Is Your Child Anxious During This Pandemic? Here’s What You Can Do

things to do when child is anxious during pandemic

Takeaway: Your child might be anxious, but this is a chance to teach her coping skills she can use for the rest of her life. The trick is to (1) Listen, watch, and stay available, (2) Be positive, calm, and reassuring, (3) Help her process what she hears, (4) Be honest and fact-based about what you tell her, (5) Teach her what she can do to stop germs from spreading.

Children are affected by the COVID-19 pandemic, just like we are.

In a new documentary, The Atlantic interviewed children about their take on the new challenge we’re all facing. Here’s what some of them said.

  • Emiline Miner (Age 9): “Partly, it feels kind of cool, because I get to live through something that’ll probably be in history. But it’s also kind of scary.
  • Rebekah Joseph (Age 11): “I have asthma, so that kind of scares me.”
  • Paolo Velez (Age 11): “I’m worried … that this will go on for a long time.
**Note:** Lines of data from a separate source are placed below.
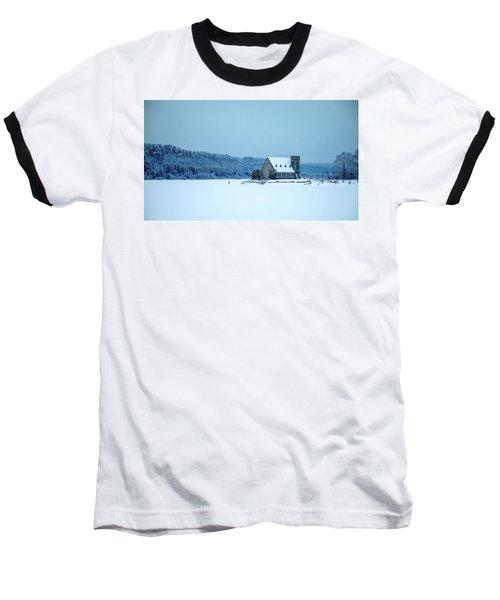 Photographer On Thin Ice Baseball T-Shirt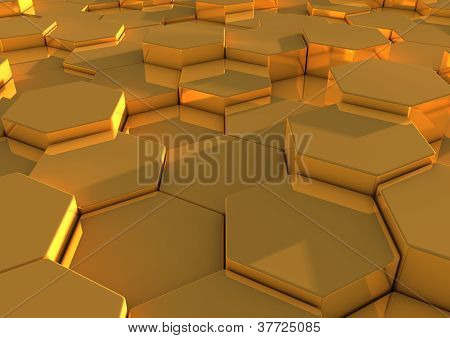 Abstract background image of gold tiles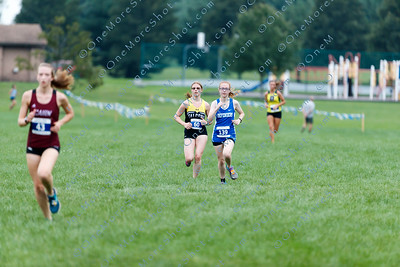 Cedar_Crest_Cross_Country_09-14-2018-23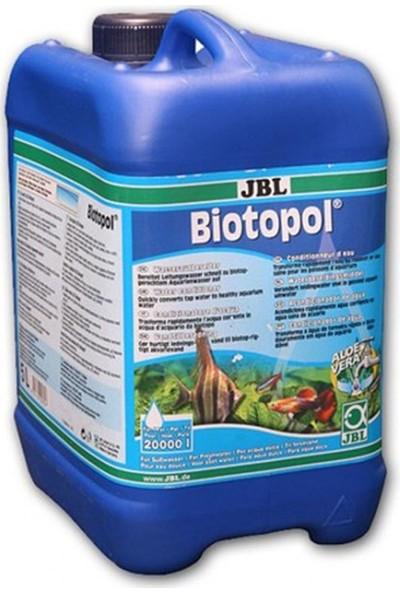 Jbl Biotopol Stres Giderici Su Düzenleyici 5000 Ml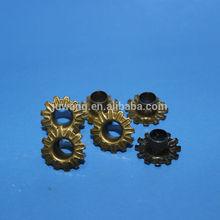 fashion high quality brass shoe Eyelet Rings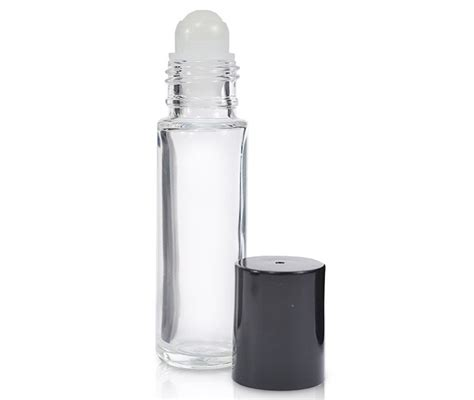 5/10ml portable amber glass roller rollerball essential oil bottles mist container travel refillable bottle transparent brown. 10ml Clear Glass Roller Bottle & Cap - Ideon Packaging ...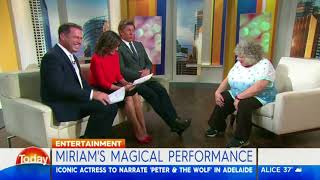 Miriam Margolyes' magical performance - Karl Stefanovic
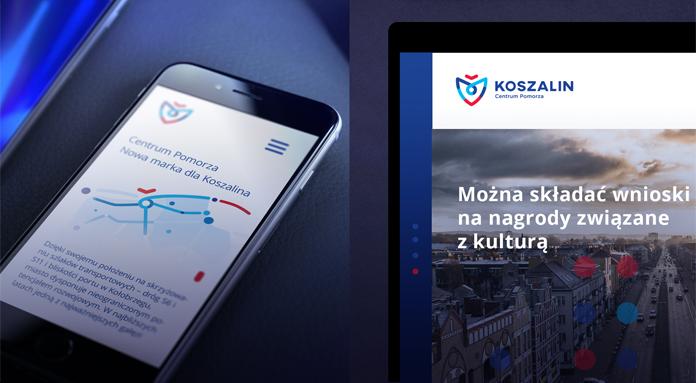 Projekty online nowej identyfikacji Koszalina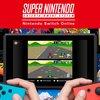 Nintendo Switch: 20 kostenlose SNES-Spiele für Switch-Online-Nutzer
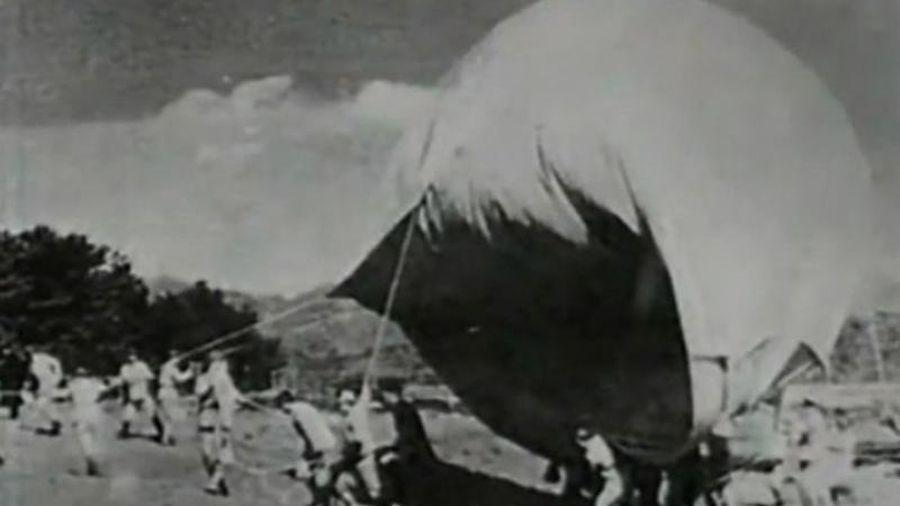 Phát xít Nhật dùng 9.000 quả bom khinh khí cầu oanh tạc nước Mỹ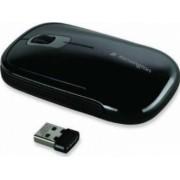 Mouse Wireless Kensington SlimBlade Negru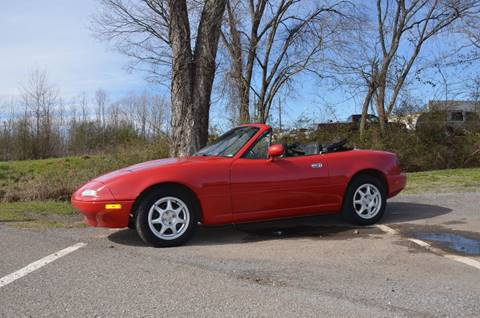 day of blog for mazda miata hemmings find sale the share daily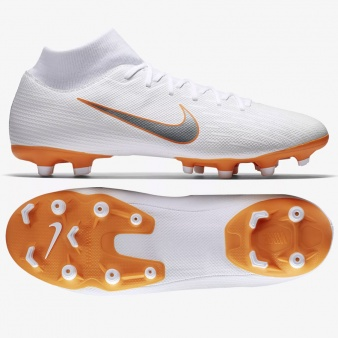 Buty Nike Mercurial Superfly 6 Academy MG AH7362 107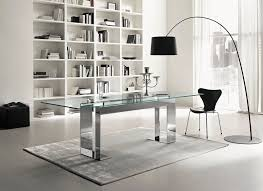 contemporary glass office. Contemporary Table / Glass Chromed Metal Rectangular Office R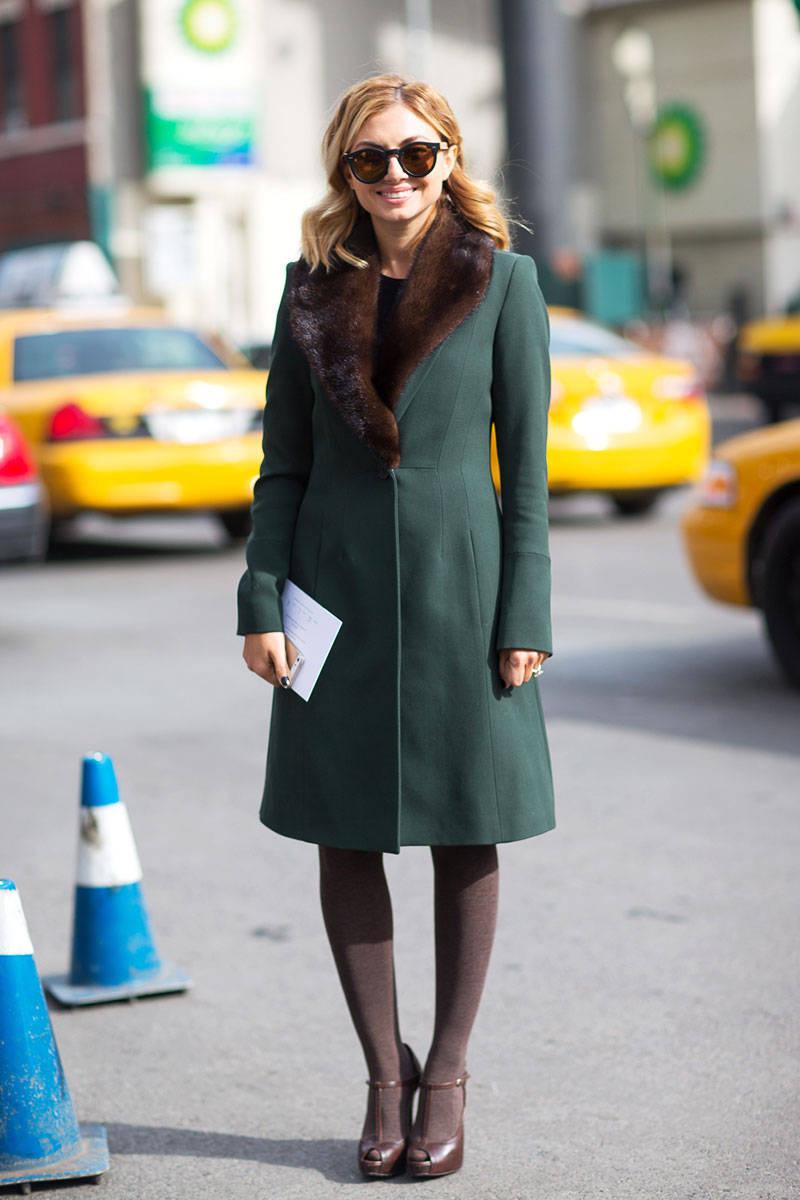 nyfw, fashion week aw14, fashion week street style, nyfw street style (9)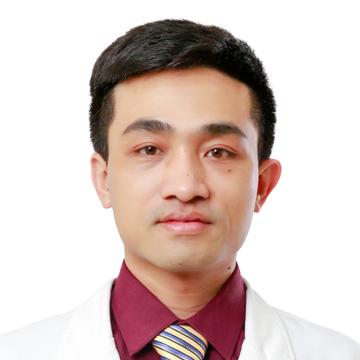 BS.CKI Phan Ngọc Quý
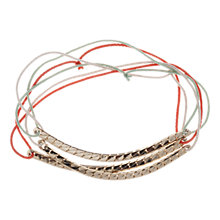 Buy Orelia Slinky Stretch Segmented Bar Multicoloured Cord Trio Bracelet Set, Gold Online at johnlewis.com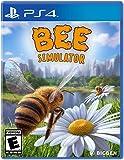 Bee Simulator(輸入版:北米)- PS4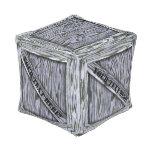 Taburete del cubo del cajón de madera de la puff cuadrado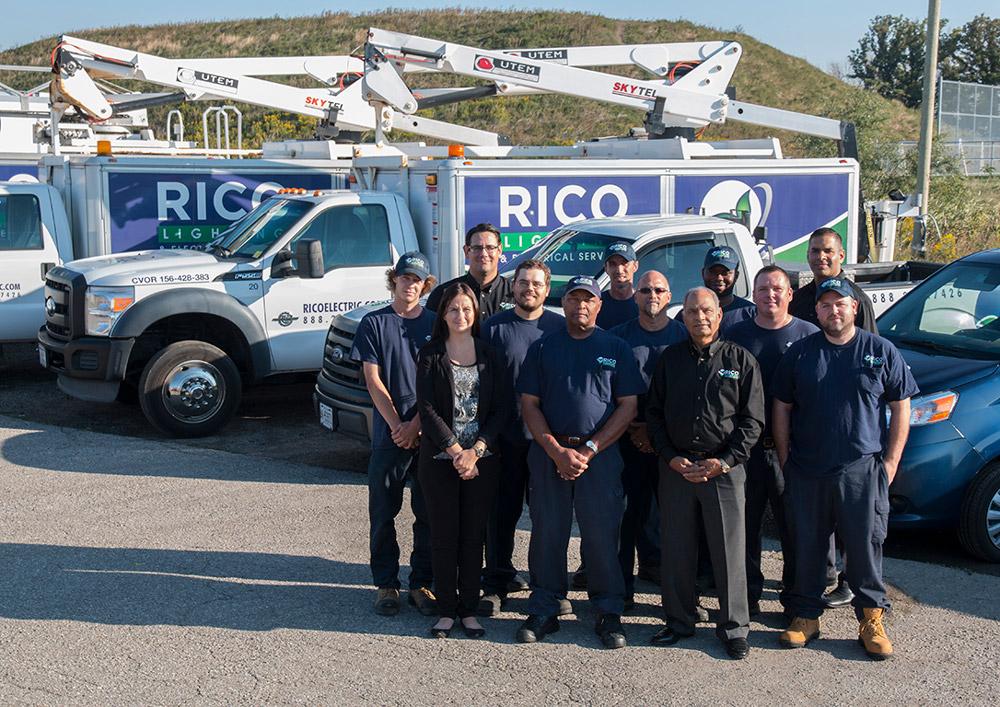The RICO team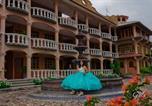 Hôtel Actopan - Hotel La Hacienda de Crystal-4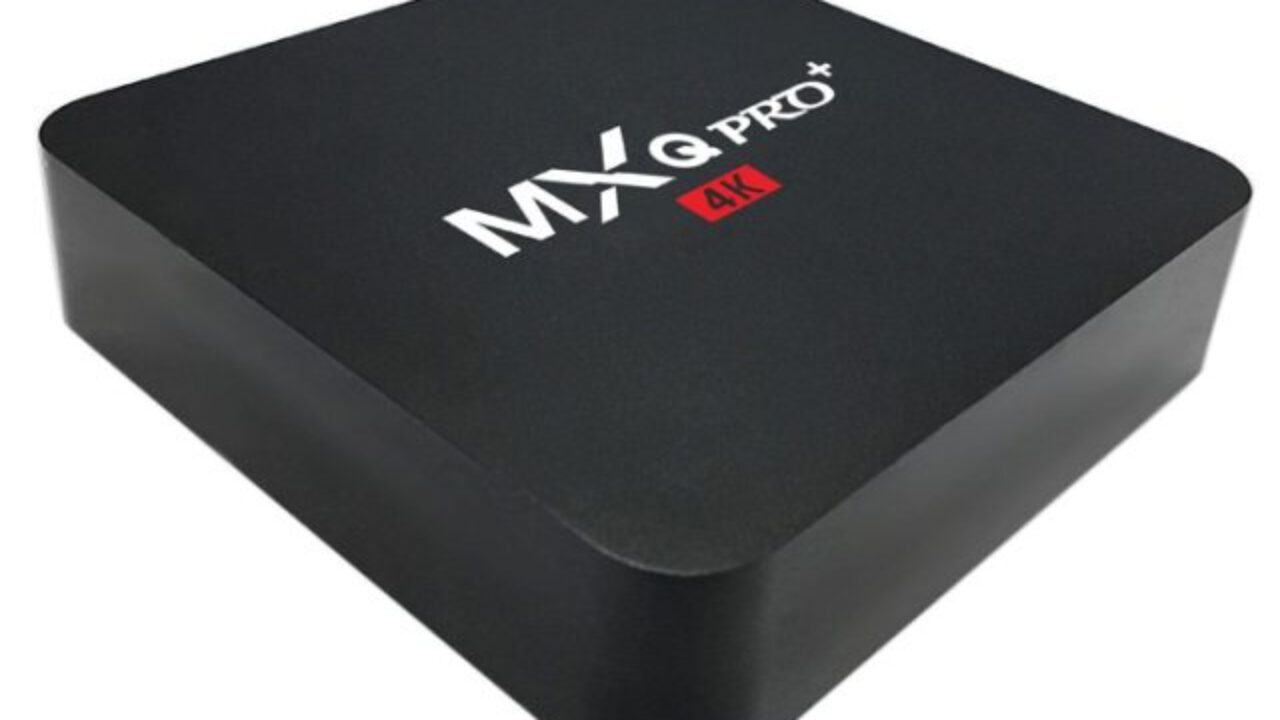 The new firmware for MXQ Pro+ (Plus) 4K TV Box with Amlogic S905X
Like, we are just at the start of it.”

But not all children realise just how anxious they’re feeling.

So, the first thing we as parents need to do is watch for mood or behaviour changes. For example, a change in their sleeping or eating habits, difficulty concentrating, excessive worrying, or unexplained headaches or body pain. With younger children, you might notice them crying more than usual or being irritable.

What can a concerned parent do to help?

Here are some strategies you can use to help your child through her anxiety.

1. Listen, watch, and stay available.

Your child may find it hard to open up, so watch for signs she wants to talk. Is she hovering while you do the dishes or clean up around the house? Younger children may want to ask a few questions, get back to playing, and then return for more questioning later. Just make sure you’re available and give them your complete attention during those key moments.

2. Be positive, calm, and reassuring.

She’s taking a lot of her cues from you, so give her a reason to stay calm. Remind her that she’s safe and that healthcare workers are doing their best to keep everyone else safe, too. Also, try to redirect her attention to positive things like how people are coming together to help their communities. With younger children, you could even make a game of finding and listing these sorts of examples to reinforce the fact that good things are happening, too. Another positive to focus on is the extra family time she gets, and the fun indoor activities she can plan.

3. Help your child process what she’s hearing.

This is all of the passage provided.